Homem que matou ex-companheira com 72 facadas no Paraná é preso após 20 anos foragido

🕓 Última atualização em: 15/04/2026 às 18:50

Um foragido da justiça brasileira, condenado por um assassinato brutal ocorrido em 1989 na cidade de Londrina, no Paraná, foi finalmente detido no Paraguai. A prisão, realizada em Assunção, encerra uma longa fuga que se estendeu por mais de duas décadas e é fruto de uma operação de cooperação internacional.

O indivíduo em questão foi sentenciado a uma pena de 19 anos e 6 meses de reclusão pelo crime hediondo. A captura transnacional foi um esforço conjunto que envolveu diversas agências de segurança e inteligência, tanto do Brasil quanto do Paraguai, demonstrando a importância da colaboração para a resolução de casos complexos de crimes transfronteiriços.

A vítima, uma jovem de 21 anos na época do crime, foi brutalmente assassinada em seu próprio apartamento. O caso chocou a sociedade paranaense pela crueldade, com dezenas de facadas, e gerou grande comoção pública, culminando em múltiplas etapas judiciais.

Naquele período, a tipificação penal para crimes de violência contra a mulher ainda estava em evolução no ordenamento jurídico brasileiro. A figura do feminicídio, hoje reconhecida como qualificadora do homicídio, ainda não era legalmente definida, o que por vezes impactava a forma como esses casos eram processados e julgados.
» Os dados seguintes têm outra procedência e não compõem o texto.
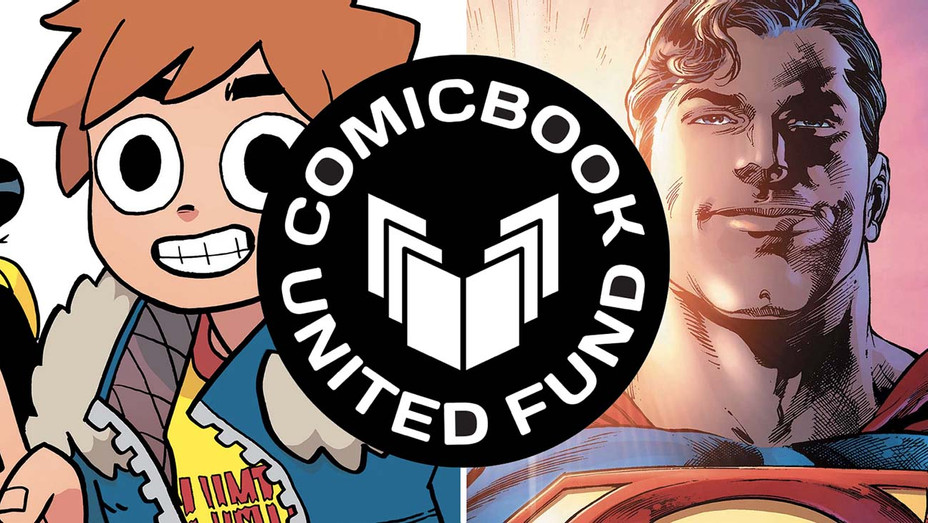 Comicbook United Fund launch - Publicity - H 2020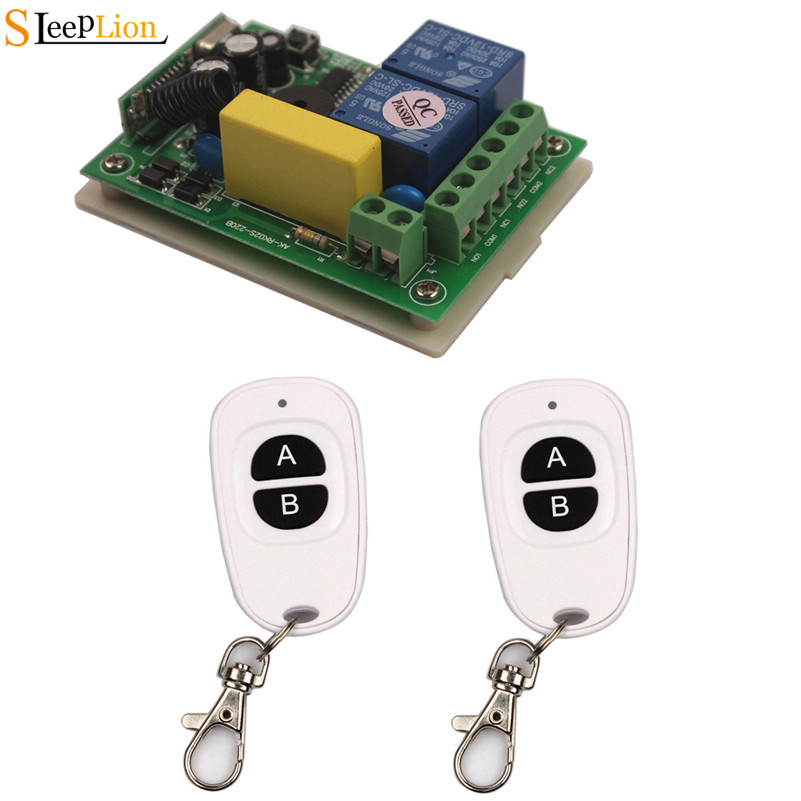 Sleeplion AC 220V 2CH Remote Controller Switch RF Wireless Receiver And Transmitter 2 Channel Remote Control Switch 315/433MHzSleeplion AC 220V 2CH Remote Controller Switch RF Wireless Receiver And Transmitter 2 Channel Remote Control Switch 315/433MHz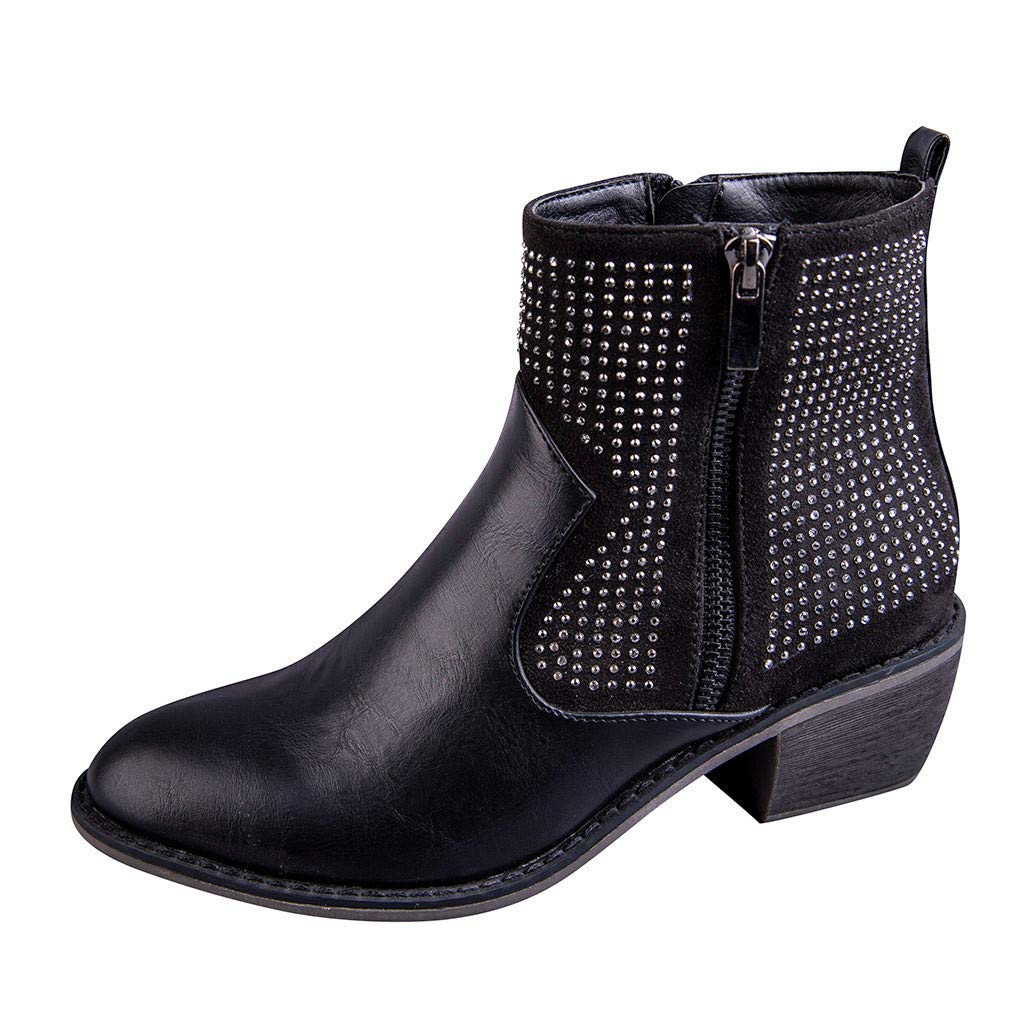 ZOMUSAR Women's Boots, Women's Flats Round Toe High-Heeled Rivets Casual Shoes Non-Slip Ankle Booties Black by ZOMUSAR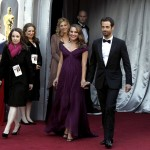 Natalie Portman purple Rodarte dress 2011 Oscars 1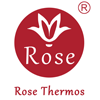 ROSE-WEBSITE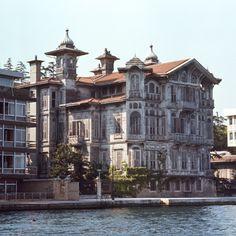 Afif Paşa Yalısı, Yeniköy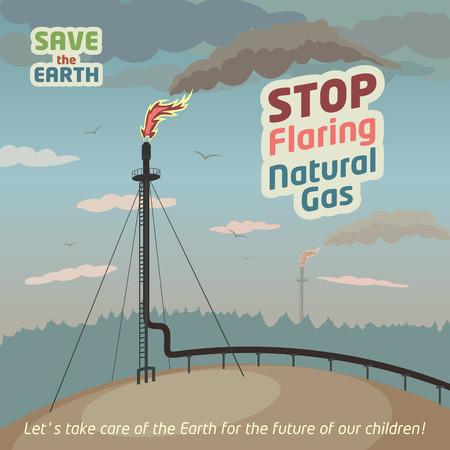 contaminacion aire: Deje de quema y venteo de gas natural - salvar la Tierra. Cartel de Eco Vectores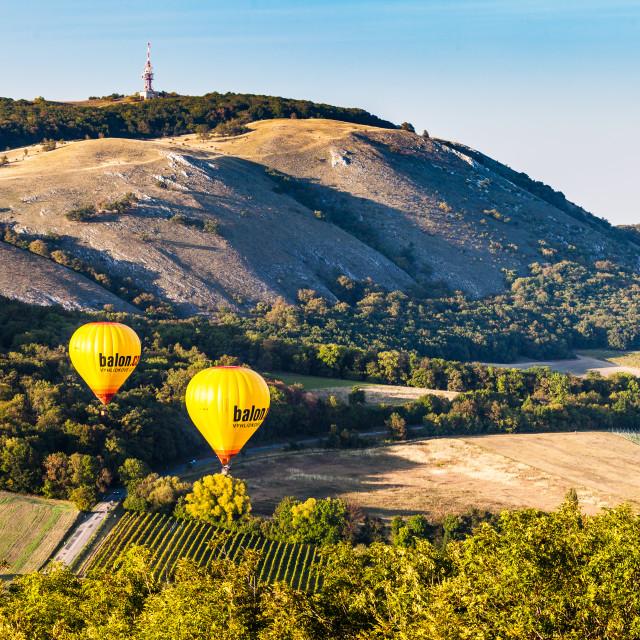"""Balloons over Palava"" stock image"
A longa data do crime, ocorrido em 6 de agosto de 1989, e a subsequente fuga do condenado, criaram um desafio significativo para as autoridades. A obtenção da ordem de prisão internacional e o rastreamento do foragido exigiram persistência e uma articulação cuidadosa entre as polícias e o Ministério Público de ambos os países.

O legado da operação e a memória das vítimas

A operação que culminou na captura do foragido recebeu o nome de “Memento Mei”, uma expressão em latim que significa “lembre-se de mim”. A escolha do nome carrega um simbolismo profundo, evocando a memória das vítimas de crimes de gênero e a necessidade de que tais tragédias não sejam esquecidas, mesmo com a passagem do tempo.

Esta nomenclatura reflete um movimento crescente na esfera pública e jurídica de resgatar e honrar a memória daqueles que perderam suas vidas em atos de violência extrema, especialmente quando motivados por questões de gênero. A justiça, neste contexto, é vista não apenas como punição, mas também como um ato de reconhecimento e validação do sofrimento das vítimas e de seus familiares.

A cooperação entre o Ministério Público do Paraná, a Polícia Federal, as polícias militares estaduais e a Secretaria Nacional Antidrogas do Paraguai (Senad) foi fundamental. A colaboração permitiu a expedição de mandados e o cumprimento da ordem judicial pela Vara Criminal de Londrina, agora executada no território paraguaio.

A entrega do preso às autoridades brasileiras, prevista para ocorrer na fronteira, marcará o início do cumprimento efetivo da pena. Este desfecho representa um marco para a justiça e um alerta sobre a capacidade de cooperação internacional na repressão a crimes hediondos.

Implicações para a segurança pública e justiça transnacional

A prisão de um foragido de longa data, especialmente em outro país, reforça a importância de mecanismos de cooperação policial e jurídica internacional. A fuga para o exterior não é mais um refúgio impune para criminosos, dada a crescente interconexão entre as agências de segurança globais.

Casos como este sublinham a necessidade de aprimoramento contínuo de tratados e acordos de extradição e cooperação. A agilidade na troca de informações e na execução de mandados de prisão em território estrangeiro é crucial para garantir que a justiça seja efetivamente aplicada, independentemente de onde o condenado tente se esconder.

A operação “Memento Mei” serve como um lembrete de que a luta contra a impunidade é um processo contínuo e que exige perseverança. A captura do autor do assassinato em Londrina, após mais de 30 anos, demonstra que, mesmo com o tempo, a busca por justiça pode alcançar resultados significativos.

O caso também reacende o debate sobre a proteção às mulheres e a necessidade de políticas públicas eficazes de prevenção e combate à violência de gênero. A memória da vítima é honrada não apenas com a prisão do agressor, mas também com o compromisso contínuo de erradicar a violência que tantas vidas ceifa prematuramente.